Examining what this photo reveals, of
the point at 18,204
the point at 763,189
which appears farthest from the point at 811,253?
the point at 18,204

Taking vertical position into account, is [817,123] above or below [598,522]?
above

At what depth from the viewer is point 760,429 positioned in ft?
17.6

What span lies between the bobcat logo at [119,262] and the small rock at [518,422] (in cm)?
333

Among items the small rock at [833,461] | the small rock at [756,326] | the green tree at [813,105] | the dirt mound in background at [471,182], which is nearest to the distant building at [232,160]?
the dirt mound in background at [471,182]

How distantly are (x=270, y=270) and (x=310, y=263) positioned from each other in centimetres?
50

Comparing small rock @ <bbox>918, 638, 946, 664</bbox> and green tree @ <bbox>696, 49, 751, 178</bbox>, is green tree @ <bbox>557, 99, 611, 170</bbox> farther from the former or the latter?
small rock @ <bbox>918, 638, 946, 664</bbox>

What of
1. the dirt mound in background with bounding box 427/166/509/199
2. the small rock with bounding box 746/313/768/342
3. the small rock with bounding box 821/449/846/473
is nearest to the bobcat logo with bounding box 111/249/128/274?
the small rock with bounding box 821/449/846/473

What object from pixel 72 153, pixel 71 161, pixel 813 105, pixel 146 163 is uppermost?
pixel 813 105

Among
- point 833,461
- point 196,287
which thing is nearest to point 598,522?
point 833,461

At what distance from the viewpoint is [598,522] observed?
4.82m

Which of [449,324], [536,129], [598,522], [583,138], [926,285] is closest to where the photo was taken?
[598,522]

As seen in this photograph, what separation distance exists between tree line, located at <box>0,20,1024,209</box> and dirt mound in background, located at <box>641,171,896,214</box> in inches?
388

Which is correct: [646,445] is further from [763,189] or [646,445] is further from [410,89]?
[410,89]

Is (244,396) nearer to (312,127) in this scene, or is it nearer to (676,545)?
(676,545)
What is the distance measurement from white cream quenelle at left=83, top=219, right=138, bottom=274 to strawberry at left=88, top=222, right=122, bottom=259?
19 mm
——
The task - Convert the data from the line containing "Which of [449,324], [536,129], [598,522], [583,138], [926,285]" down through its final line, inclusive, into a JSON array of strings with one string per line, omitting blank lines.

Response for this exercise -
[
  "Which of [449,324], [536,129], [598,522], [583,138], [926,285] is closest to where the photo was taken?",
  "[598,522]",
  "As seen in this photograph, what separation distance exists between tree line, located at <box>0,20,1024,209</box> and dirt mound in background, located at <box>641,171,896,214</box> in inches?",
  "388",
  "Which is correct: [646,445] is further from [763,189] or [646,445] is further from [410,89]?",
  "[410,89]",
  "Is (244,396) nearer to (312,127) in this scene, or is it nearer to (676,545)?",
  "(676,545)",
  "What is the distance measurement from white cream quenelle at left=83, top=219, right=138, bottom=274 to strawberry at left=88, top=222, right=122, bottom=259?",
  "19 mm"
]